Hypothesis testing
From questions to statistical decisions
Why we need hypothesis testing
We use hypothesis testing to assess whether the pattern we see in our data is unlikely to have arisen by random chance alone.
For example:
- Do males and females of a given species differ in body mass?
- Does an antibiotic reduce bacterial growth compared with a control?
Because biological data are variable, we can’t trust a single mean difference — we need a framework to decide when an effect is convincing.
In biology, variation is everywhere — individuals differ, experiments fluctuate, and sampling introduces noise.
Hypothesis testing provides a structured way to ask whether a pattern could have arisen by chance alone.
We don’t want to over-interpret small fluctuations, so this framework gives us a level of confidence before drawing conclusions.

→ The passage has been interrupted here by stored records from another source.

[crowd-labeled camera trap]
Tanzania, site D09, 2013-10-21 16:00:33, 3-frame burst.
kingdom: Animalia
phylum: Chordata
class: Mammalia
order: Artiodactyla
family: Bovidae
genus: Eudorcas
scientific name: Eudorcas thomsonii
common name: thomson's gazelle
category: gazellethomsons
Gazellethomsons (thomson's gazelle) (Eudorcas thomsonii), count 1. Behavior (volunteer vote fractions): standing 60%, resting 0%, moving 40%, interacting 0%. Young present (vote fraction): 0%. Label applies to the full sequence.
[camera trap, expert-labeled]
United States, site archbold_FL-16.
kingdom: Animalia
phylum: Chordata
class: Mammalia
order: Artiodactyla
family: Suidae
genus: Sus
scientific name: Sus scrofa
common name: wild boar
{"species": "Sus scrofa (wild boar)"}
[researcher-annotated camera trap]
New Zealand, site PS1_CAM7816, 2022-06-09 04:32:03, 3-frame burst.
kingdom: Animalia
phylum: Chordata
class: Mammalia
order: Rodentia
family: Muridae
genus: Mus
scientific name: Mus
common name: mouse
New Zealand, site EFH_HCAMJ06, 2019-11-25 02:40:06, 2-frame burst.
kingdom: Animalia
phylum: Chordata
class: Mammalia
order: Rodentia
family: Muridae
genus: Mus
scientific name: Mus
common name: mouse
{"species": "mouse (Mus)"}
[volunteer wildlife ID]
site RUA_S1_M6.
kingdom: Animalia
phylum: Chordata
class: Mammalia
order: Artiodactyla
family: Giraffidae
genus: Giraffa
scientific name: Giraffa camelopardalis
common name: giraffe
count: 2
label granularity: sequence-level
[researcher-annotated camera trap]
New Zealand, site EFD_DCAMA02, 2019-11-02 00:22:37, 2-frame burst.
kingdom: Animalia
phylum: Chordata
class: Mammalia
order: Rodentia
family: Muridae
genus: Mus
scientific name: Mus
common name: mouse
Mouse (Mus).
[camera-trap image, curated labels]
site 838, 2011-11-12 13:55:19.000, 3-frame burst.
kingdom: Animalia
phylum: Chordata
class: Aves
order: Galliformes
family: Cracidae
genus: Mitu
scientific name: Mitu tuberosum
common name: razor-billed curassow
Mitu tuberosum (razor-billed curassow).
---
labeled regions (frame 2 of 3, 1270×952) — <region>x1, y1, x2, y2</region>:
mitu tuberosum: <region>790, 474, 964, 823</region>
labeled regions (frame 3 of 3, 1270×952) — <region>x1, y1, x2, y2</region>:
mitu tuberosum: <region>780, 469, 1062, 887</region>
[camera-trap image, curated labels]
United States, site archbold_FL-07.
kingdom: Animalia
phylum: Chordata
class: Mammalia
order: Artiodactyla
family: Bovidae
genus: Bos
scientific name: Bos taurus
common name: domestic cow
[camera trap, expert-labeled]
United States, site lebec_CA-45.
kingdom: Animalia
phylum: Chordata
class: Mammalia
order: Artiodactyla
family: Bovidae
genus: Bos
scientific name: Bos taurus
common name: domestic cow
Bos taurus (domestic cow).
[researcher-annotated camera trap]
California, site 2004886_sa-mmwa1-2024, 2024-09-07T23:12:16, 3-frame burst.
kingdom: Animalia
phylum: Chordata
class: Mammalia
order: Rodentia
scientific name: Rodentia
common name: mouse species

The idea of a null hypothesis
The null hypothesis (H₀) represents the idea of no real effect.
- It represents what we’d expect if any difference is just due to random noise.
- We compare it with the alternative hypothesis (H₁), which suggests a real effect exists.
If our question is something like, “Does body mass differ between and females?” our null and alternative hypotheses would be:
- H₀: Mean body mass is the same for both sexes.
- H₁: Mean body mass differs between sexes.
This is known as a “two-tailed hypothesis test”: we are interested in whether our data differ than we expected under the null hypothesis, i.e. is either larger or smaller (we don’t care which).
Our question could also be “Is the flipper length of males larger than females?”
- H₀: Male mean flipper length is equal to or less than female mean flipper length.
- H₁: Male mean flipper length is larger than female flipper length.
Or, “Is the bill length of Gentoo penguins shorter than of Chinstrap penguins?”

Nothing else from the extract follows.